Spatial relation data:
** Start **

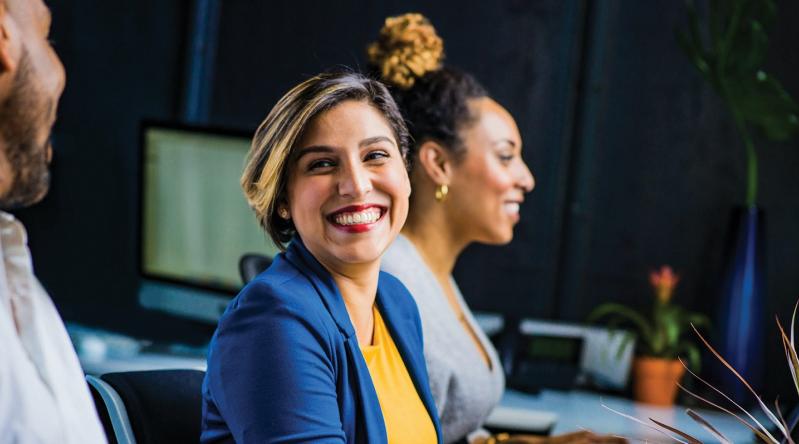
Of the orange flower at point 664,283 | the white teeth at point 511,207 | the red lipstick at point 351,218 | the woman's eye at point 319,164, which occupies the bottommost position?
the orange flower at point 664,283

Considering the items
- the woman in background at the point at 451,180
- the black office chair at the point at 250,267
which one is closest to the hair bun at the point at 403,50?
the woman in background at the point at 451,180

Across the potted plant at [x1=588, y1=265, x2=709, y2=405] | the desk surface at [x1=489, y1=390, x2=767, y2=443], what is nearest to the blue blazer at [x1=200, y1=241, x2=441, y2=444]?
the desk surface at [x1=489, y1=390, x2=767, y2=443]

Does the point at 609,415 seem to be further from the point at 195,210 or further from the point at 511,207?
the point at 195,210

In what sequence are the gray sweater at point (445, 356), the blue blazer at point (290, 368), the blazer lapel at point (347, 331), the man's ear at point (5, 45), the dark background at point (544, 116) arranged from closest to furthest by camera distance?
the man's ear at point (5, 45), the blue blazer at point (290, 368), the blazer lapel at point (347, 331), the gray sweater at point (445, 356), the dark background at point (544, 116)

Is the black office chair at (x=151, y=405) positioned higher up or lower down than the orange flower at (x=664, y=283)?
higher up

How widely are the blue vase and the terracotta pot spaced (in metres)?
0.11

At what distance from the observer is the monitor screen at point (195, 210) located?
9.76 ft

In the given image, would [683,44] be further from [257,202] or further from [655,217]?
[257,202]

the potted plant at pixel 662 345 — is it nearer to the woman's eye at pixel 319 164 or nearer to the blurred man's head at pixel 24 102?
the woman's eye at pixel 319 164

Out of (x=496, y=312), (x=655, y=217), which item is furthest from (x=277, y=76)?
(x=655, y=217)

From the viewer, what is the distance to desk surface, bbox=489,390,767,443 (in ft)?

** End **

Task goal: Transcribe the records above exactly, omitting every picture they contain.

Task answer:
Of the orange flower at point 664,283 | the white teeth at point 511,207 | the red lipstick at point 351,218 | the woman's eye at point 319,164, which occupies the bottommost position?
the orange flower at point 664,283

Considering the items
- the woman in background at the point at 451,180
- the black office chair at the point at 250,267
which one is closest to the hair bun at the point at 403,50?
the woman in background at the point at 451,180

Across the potted plant at [x1=588, y1=265, x2=709, y2=405] | the desk surface at [x1=489, y1=390, x2=767, y2=443], what is nearest to the blue blazer at [x1=200, y1=241, x2=441, y2=444]?
the desk surface at [x1=489, y1=390, x2=767, y2=443]

Does the point at 609,415 seem to be further from the point at 195,210 or further from the point at 511,207?
the point at 195,210

In what sequence are the gray sweater at point (445, 356), the blue blazer at point (290, 368), the blazer lapel at point (347, 331), the man's ear at point (5, 45), the dark background at point (544, 116) arranged from closest to furthest by camera distance?
the man's ear at point (5, 45), the blue blazer at point (290, 368), the blazer lapel at point (347, 331), the gray sweater at point (445, 356), the dark background at point (544, 116)

Is the black office chair at (x=151, y=405) positioned higher up or lower down than the orange flower at (x=664, y=283)?
higher up

How widely are the blue vase and the terracotta pot spaced (in metres)?
0.11

At what distance from the observer is the monitor screen at point (195, 210) located?
9.76 ft

In the given image, would [683,44] be further from [257,202] or further from [655,217]?
[257,202]

the potted plant at pixel 662 345 — is it nearer to the woman's eye at pixel 319 164 or nearer to the blurred man's head at pixel 24 102?
the woman's eye at pixel 319 164

Out of (x=496, y=312), (x=655, y=217), which item is furthest from (x=277, y=76)?
(x=655, y=217)

From the viewer, what is the distance to desk surface, bbox=489,390,767,443 (in ft)?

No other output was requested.